On 03/22/2016 09:13 AM, Tatsuo Ishii wrote:
Do you have any other missing parts in this work? I am asking
because I wonder if you want to push this into 9.6 or rather 9.7.

I think the first few parts of the patch series, namely:

  * shared infrastructure (0002)
  * functional dependencies (0003)
  * MCV lists (0004)
  * histograms (0005)

might make it into 9.6. I believe the code for building and storing
the different kinds of stats is reasonably solid. What probably needs
more thorough review are the changes in clauselist_selectivity(), but
the code in these parts is reasonably simple as it only supports using
a single multi-variate statistics per relation.
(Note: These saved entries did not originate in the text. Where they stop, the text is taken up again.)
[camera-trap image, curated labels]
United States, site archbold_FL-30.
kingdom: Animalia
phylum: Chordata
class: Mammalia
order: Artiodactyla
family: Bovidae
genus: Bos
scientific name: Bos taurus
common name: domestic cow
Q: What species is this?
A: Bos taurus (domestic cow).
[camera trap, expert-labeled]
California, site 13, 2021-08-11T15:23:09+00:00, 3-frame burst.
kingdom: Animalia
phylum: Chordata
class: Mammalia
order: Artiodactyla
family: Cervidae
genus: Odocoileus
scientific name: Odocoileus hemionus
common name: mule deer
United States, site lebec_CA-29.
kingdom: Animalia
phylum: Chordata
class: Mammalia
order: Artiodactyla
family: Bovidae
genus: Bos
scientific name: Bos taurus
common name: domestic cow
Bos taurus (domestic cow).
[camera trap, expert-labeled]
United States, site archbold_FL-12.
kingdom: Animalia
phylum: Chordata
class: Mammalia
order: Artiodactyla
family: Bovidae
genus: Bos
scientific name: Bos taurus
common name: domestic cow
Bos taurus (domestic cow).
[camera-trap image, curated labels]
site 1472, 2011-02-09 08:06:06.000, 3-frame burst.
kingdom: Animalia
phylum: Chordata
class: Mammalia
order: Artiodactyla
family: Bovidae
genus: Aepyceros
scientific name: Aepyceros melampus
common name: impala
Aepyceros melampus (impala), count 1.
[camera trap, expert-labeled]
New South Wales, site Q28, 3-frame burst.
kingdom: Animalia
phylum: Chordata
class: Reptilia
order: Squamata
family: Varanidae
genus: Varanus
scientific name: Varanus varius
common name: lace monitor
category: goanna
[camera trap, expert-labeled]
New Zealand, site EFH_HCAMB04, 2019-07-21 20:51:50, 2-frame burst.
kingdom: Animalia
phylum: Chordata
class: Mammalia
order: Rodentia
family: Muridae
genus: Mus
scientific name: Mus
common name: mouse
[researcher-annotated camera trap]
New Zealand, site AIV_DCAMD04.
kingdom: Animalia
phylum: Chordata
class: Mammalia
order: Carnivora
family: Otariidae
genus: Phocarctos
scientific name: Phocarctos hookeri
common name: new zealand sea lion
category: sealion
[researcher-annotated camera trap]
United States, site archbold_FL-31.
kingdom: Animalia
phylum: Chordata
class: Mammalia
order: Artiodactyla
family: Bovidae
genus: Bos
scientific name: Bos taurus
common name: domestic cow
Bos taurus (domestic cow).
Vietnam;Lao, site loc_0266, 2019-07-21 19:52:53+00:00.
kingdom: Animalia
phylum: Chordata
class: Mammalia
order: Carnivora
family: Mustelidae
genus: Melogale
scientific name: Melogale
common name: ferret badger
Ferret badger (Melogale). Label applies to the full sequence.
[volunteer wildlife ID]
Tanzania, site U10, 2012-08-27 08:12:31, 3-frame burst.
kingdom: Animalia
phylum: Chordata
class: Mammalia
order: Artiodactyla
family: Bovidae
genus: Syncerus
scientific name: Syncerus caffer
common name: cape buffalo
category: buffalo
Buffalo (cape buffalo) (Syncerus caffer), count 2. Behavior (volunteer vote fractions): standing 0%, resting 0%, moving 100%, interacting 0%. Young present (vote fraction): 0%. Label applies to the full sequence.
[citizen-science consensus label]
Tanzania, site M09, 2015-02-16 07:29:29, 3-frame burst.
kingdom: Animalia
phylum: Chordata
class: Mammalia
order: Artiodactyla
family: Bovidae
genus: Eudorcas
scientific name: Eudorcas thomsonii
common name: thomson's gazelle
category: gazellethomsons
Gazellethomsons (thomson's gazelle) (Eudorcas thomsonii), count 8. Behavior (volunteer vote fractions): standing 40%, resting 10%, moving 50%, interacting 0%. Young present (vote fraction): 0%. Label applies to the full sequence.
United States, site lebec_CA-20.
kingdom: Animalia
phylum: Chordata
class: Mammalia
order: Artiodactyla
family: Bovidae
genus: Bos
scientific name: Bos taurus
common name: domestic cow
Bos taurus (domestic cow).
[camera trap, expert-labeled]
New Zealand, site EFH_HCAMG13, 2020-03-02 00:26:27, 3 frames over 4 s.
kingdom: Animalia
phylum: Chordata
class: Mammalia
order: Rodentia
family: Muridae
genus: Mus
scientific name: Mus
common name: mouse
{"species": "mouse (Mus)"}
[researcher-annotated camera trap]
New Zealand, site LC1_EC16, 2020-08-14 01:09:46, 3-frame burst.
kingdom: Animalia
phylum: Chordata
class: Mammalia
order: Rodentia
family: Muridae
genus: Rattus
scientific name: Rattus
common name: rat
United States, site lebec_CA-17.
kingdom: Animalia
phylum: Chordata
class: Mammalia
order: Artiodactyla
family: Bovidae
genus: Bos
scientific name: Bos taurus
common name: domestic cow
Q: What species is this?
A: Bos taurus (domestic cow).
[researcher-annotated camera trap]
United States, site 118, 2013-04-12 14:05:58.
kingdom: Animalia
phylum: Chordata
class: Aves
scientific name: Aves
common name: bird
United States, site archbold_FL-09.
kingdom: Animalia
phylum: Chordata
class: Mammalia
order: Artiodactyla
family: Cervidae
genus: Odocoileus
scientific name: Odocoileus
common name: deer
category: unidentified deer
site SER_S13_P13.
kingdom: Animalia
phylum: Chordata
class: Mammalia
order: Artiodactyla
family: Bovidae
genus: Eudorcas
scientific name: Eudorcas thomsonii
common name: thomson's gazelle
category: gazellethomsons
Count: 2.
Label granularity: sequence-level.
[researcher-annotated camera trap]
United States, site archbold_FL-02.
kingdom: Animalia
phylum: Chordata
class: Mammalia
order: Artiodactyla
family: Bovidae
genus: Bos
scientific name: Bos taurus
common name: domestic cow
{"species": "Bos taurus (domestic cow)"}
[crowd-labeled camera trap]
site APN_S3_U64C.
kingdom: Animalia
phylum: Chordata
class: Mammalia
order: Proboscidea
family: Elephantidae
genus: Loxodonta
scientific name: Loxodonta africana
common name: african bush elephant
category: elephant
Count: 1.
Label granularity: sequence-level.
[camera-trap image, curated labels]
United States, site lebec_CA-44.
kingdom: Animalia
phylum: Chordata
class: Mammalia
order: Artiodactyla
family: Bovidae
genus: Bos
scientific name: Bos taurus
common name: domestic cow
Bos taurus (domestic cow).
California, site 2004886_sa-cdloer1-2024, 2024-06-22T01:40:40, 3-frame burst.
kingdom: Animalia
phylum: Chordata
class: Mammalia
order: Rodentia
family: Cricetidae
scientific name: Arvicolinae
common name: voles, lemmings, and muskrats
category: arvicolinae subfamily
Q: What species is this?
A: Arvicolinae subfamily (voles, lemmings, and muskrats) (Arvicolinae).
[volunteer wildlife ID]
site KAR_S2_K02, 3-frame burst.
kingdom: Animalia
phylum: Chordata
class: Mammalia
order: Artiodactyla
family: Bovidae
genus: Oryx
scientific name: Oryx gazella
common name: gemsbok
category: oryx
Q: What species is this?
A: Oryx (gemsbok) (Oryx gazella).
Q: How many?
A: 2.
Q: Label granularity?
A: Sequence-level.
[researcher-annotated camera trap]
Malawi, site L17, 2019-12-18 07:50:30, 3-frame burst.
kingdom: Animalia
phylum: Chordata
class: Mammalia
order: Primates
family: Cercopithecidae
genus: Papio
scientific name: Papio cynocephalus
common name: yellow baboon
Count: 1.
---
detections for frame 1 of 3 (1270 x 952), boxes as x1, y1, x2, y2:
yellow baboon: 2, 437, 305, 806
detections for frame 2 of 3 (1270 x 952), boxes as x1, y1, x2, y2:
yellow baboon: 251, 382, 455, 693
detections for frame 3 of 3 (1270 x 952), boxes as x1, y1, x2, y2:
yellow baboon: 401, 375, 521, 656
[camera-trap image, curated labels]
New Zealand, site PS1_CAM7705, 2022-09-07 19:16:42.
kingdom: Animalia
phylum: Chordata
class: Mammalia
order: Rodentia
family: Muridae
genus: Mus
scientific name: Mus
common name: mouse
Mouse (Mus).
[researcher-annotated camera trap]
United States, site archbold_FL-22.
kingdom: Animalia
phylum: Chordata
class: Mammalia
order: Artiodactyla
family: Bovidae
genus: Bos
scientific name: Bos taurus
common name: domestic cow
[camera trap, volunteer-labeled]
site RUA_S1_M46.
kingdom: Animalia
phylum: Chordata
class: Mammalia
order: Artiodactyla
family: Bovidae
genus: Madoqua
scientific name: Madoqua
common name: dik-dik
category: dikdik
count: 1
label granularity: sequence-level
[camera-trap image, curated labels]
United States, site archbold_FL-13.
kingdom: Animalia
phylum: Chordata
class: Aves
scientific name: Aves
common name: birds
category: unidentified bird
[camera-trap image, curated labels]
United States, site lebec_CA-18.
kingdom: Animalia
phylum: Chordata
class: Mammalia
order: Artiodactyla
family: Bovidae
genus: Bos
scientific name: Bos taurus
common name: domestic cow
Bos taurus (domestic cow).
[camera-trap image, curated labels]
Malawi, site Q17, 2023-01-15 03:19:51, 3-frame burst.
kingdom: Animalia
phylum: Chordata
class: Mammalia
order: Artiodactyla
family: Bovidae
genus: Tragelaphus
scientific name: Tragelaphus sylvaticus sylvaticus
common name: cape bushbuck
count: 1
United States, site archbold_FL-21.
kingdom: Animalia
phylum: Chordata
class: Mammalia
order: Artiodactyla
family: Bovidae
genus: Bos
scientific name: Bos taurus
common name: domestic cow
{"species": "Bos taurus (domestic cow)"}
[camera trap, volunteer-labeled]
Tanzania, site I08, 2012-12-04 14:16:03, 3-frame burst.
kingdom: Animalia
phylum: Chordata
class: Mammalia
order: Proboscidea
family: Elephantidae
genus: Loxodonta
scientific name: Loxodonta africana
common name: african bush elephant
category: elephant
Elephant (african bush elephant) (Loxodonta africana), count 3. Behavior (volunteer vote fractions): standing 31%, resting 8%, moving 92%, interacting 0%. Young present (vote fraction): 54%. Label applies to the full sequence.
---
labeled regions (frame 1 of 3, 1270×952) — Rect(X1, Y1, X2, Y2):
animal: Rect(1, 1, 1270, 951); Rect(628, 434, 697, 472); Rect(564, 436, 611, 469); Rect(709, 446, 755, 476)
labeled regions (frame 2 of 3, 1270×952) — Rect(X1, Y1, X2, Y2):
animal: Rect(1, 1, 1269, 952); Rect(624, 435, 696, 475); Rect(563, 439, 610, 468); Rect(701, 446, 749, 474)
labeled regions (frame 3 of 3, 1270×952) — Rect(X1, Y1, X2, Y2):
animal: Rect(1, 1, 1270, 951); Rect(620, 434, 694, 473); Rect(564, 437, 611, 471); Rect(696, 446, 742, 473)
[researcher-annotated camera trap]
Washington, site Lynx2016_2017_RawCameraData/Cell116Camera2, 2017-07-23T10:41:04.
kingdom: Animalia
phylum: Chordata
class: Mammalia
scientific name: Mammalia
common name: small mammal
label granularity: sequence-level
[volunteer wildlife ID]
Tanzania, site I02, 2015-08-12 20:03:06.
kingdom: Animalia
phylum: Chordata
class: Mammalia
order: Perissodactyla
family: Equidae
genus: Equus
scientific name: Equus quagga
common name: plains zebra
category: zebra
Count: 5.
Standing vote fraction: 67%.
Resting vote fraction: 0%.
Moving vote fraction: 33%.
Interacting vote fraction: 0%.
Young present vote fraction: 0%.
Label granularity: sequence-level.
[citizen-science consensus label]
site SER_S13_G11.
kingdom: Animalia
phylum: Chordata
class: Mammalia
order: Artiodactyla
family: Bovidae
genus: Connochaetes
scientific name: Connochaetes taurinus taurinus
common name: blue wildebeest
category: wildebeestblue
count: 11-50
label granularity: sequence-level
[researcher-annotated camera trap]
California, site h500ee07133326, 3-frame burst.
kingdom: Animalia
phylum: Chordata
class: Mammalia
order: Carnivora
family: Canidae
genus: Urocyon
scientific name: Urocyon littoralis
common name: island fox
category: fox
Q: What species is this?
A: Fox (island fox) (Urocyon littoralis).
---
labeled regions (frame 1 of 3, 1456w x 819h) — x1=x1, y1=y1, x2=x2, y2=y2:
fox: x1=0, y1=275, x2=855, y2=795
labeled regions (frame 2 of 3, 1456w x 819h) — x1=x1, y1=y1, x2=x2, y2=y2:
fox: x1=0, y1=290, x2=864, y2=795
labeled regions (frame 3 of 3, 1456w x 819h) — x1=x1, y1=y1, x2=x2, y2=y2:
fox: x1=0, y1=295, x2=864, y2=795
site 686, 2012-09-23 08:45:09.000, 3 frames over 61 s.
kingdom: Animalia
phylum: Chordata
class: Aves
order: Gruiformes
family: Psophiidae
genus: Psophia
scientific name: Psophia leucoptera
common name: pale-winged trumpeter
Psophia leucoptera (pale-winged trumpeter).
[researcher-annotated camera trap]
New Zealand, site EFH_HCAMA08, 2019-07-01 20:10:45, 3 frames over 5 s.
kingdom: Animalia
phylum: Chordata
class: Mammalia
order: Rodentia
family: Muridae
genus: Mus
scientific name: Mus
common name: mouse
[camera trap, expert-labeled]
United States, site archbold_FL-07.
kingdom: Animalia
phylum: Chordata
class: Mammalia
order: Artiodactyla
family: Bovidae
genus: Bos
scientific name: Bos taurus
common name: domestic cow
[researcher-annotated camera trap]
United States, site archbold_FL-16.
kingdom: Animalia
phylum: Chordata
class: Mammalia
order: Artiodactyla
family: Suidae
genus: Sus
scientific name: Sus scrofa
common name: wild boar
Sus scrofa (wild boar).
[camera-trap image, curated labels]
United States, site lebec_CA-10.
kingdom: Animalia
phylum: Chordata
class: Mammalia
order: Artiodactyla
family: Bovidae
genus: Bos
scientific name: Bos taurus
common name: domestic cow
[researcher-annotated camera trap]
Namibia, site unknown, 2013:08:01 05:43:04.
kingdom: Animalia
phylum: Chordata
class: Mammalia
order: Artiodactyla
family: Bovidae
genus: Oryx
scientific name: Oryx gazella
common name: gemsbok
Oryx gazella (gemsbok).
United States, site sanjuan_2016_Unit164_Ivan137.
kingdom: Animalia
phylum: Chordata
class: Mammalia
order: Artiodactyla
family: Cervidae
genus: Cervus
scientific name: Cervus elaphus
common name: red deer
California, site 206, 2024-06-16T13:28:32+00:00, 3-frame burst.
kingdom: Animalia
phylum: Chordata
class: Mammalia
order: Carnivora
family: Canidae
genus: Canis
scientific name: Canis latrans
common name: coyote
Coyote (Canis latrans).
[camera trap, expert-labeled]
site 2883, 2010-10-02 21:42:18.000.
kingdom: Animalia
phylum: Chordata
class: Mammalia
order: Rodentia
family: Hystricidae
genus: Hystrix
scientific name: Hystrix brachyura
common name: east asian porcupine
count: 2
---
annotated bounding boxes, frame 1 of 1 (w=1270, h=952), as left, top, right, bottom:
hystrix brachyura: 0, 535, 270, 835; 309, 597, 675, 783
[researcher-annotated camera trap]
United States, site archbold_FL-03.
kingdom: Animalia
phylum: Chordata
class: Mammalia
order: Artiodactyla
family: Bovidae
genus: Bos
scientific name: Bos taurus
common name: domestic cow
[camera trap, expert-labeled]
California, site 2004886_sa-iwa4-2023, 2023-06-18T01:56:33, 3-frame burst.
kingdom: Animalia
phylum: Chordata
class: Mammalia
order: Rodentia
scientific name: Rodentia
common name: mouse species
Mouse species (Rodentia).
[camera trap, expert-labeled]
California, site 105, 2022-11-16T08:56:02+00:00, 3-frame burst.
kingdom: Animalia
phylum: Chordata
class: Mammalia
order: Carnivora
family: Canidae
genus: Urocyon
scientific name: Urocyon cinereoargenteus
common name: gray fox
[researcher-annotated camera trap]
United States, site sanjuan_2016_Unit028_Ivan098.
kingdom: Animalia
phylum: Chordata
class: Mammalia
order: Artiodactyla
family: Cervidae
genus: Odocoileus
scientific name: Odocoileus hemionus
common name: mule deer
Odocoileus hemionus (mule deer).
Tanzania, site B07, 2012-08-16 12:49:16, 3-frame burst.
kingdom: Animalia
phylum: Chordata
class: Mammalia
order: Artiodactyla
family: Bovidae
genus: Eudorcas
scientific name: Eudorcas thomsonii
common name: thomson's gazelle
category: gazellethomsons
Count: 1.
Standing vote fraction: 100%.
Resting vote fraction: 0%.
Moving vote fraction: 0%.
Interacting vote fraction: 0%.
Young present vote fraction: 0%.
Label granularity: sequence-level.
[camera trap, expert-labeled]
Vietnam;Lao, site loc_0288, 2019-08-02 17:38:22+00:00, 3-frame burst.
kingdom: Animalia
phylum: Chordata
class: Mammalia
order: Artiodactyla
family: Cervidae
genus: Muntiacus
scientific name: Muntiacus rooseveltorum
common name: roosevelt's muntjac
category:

The part (0006) that allows using multiple statistics (i.e. selects
which of the available stats to use and in what order) is probably the
most complex part of the whole patch, and I myself do have some
questions about some aspects of it. I don't think this part might get
into 9.6 at this point (although it'd be nice if we managed to do

Hum. So without 0006 or beyond, there's not much benefit for the
PostgreSQL users, and you are not too confident about 0006 or
beyond. Then I would think it is a little bit hard to justify in
putting 000[2-5] into 9.6. I really like this feature and would like
to see in PostgreSQL someday, but I'm not sure if we should put the
patches (0002-0005) into PostgreSQL now. Please let me know if there's
some reaons we should put the patches into PostgreSQL now.

I don't think so. While being able to combine multiple statistics is certainly useful, I'm convinced that the initial patched add enough value on their own, even if the 0006 patch gets committed later.

A lot of queries will be just fine with the "single multivariate statistics" limitation, either because it's using less than 8 columns, or because only 8 columns are actually correlated. (FWIW the 8 column limit is mostly arbitrary, it may get increased if needed.)

I haven't really mentioned the aspects of 0006 that I think need more discussion, but it's mostly about the question whether combining the statistics by using the overlapping clauses as "conditions" is the right thing to do (or whether a more expensive approach is needed). None of that however invalidates the preceding patches.